Walia: Yes. We innovate. We are the leader in our market, so our job is to always be aware to where the market is going. In that context, obviously we do a lot of research. So when we were looking to support Spark under the covers, that didn’t happen when Spark became a mainstream engine. We were looking at it years before. We evaluate technologies to see what we want to bet on and what we don’t want to bet on.
Woods: Has the availability of data through using cloud products changed your product development process because now you can get more detailed metrics about how people are using the products?
Walia: Absolutely. We have the number one cloud product in the industry. We are the leader in the Gartner magic quadrant, as well as the leader in market share. Our cloud products, the platform they run on runs two and a half trillion transactions a month. So the scale at which we run is truly mind-boggling. That gives us a sense of what kind of workloads people are running and what kind they want to run.
Woods: You can choose to not answer this question, but I’m interested in the answer. We’ve just seen the merger of HortonWorks and Cloudera, and they’re two Hadoop-focused companies that have stopped talking about their Hadoop roots and are now talking much more about being a data platform. I wrote an article long ago saying that Hadoop was going to eventually disappear and be an embedded system. Do you think that that’s true, that five years from now, nobody will even mention the word Hadoop because the object storage layer of the cloud will have taken over all of the duties that used to be performed by HDFS and various processing engines because the ability to create data supply chains on the cloud and complex collections of workloads will supersede what has been done in the MapR, MapReduce, and Yarn world?
Walia: If I were in the prediction business, I would have retired a lot sooner, right?

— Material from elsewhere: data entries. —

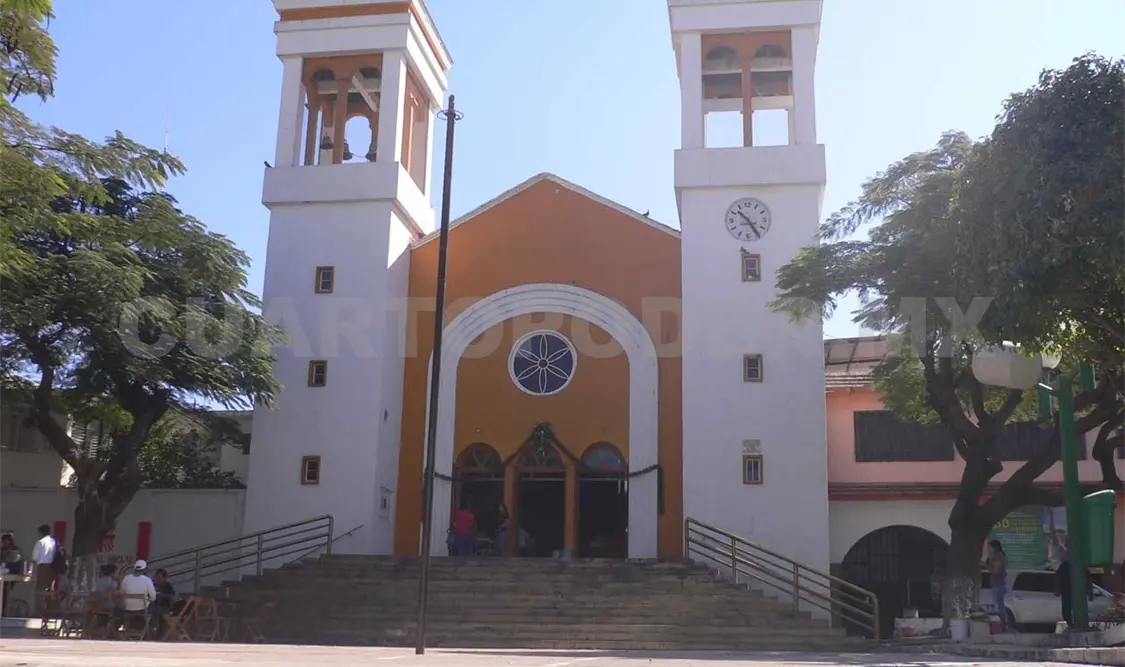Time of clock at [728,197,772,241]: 10:24
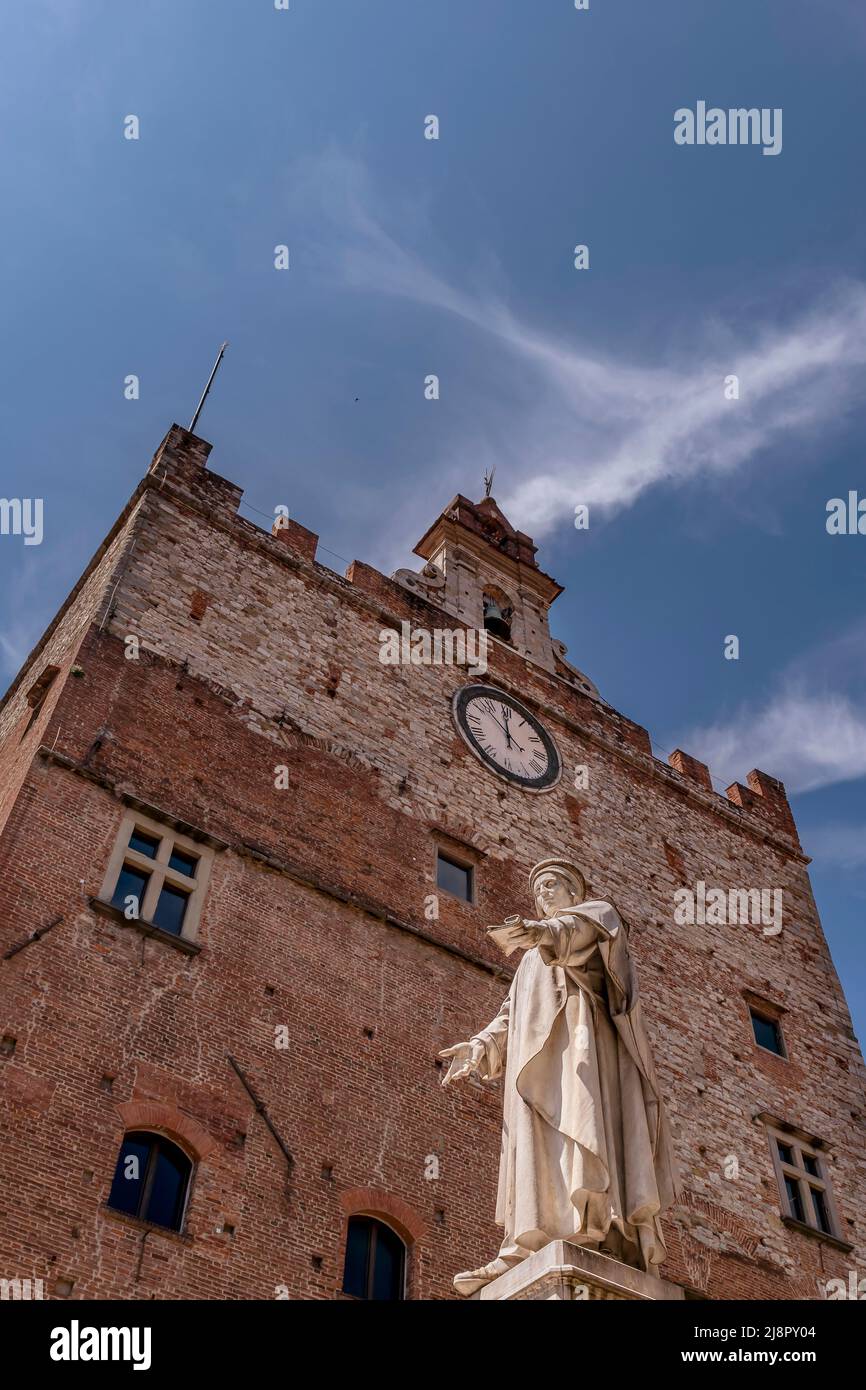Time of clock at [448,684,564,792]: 11:52
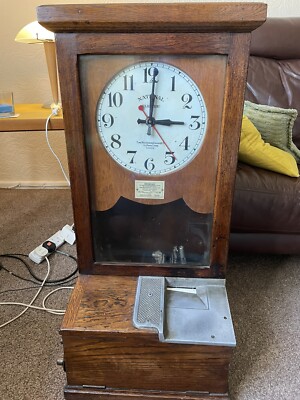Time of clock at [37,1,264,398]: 3:01
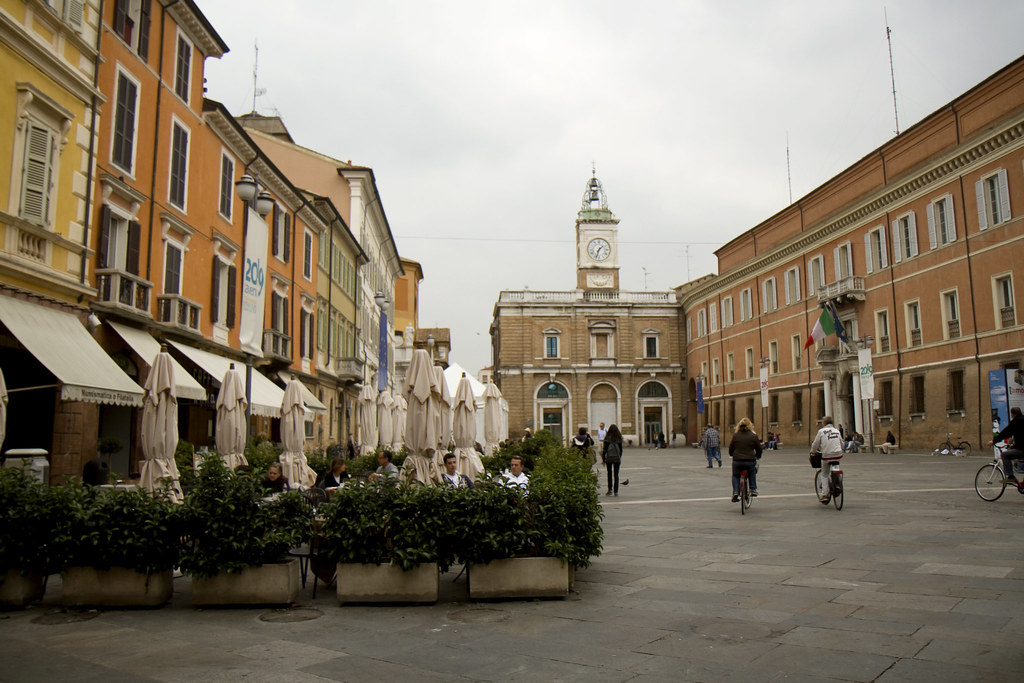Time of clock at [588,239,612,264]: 1:33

But unfortunately, I’m still working. I’ll philosophically say a few things. Definitely, the world of cloud is here to stay. I always look at any industry trend in the context of what a customer would want to. And if you look at it from that point of view, the ability for a customer to get started, scale up, scale down in the world of cloud is a lot easier. Obviously, it has its own challenges, including security and latency, but technology itself gets better in the world of cloud. Things go based on what customers like to do with it. I think cloud definitely is here to stay and will continue to grow.
Woods: You’ve added machine learning and AI to a variety of your products. What’s the right way to add AI to a product, and what kind of mistakes are you seeing where companies are pretending that AI can do too much or making things too complex for the user?
Walia: Every time a new technology comes along, the hype cycle is so crazy. Ultimately, with any technology, adoption happens if you genuinely solve your customer’s problems. And I think right now the mistakes I see happening are that either AI is being talked about as something that is just the best thing since sliced bread and can change the whole world, but it is not yet solving customers’ true genuine, what I call day to day pain. So I think focusing on what the customers’ pains are and solving for that is probably the best way to go versus hyping it up. AI is here to stay. But it will take some more time because of the high level of hype around it. But as long as it keeps focusing on solving genuine customer pain than fancy technical problems, it will get adopted a whole lot faster.